Un des articles de la directive de 1993 exige en effet que les organismes agréés « limitent leur objet social à l’activité d’assurance et aux opérations qui en découlent directement ». En clair, cela signifie que les Mutuelles ne pourraient plus fournir de prestations sociales telles que les allocations d’invalidité de naissance, de décès, d’orphelinat, de handicap, de dépendance, etc., pas plus que gérer des établissements sanitaires et sociaux, des centres médicaux, des cliniques, des maisons de retraite médicalisées... Bref, la directive européenne s’oppose à ce que l’adhérent reçoive en nature, ce qui lui est habituellement accordé en espèces. (par l’intermédiaire des remboursements des mutuelles).

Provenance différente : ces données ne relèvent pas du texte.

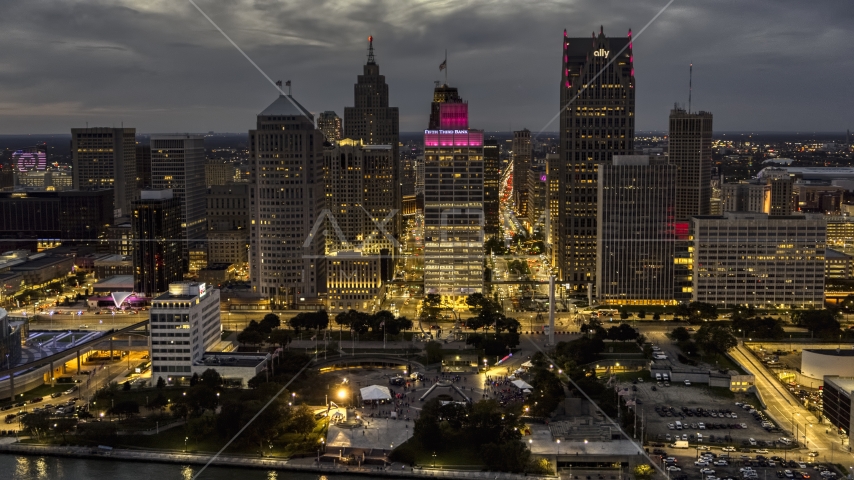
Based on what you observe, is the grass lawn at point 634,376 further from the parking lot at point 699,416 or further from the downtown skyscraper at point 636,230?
the downtown skyscraper at point 636,230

La mutualité, telle que nous la connaissons en France, est un modèle unique en Europe (encore un aspect de l’exception française !) : les 6.000 mutuelles françaises qui comptent 25 millions d’adhérents assurent ensemble 60% de la couverture maladie complémentaire. Elles sont regroupées au sein de la Fédération Nationale de la Mutualité Française (FNMF).

 Une attaque généralisée

Mutualité et Europe

« J’ai lu avec attention vos articles consacrés à la politique européenne et ses conséquences sur le système mutualiste français, en particulier la MGEN.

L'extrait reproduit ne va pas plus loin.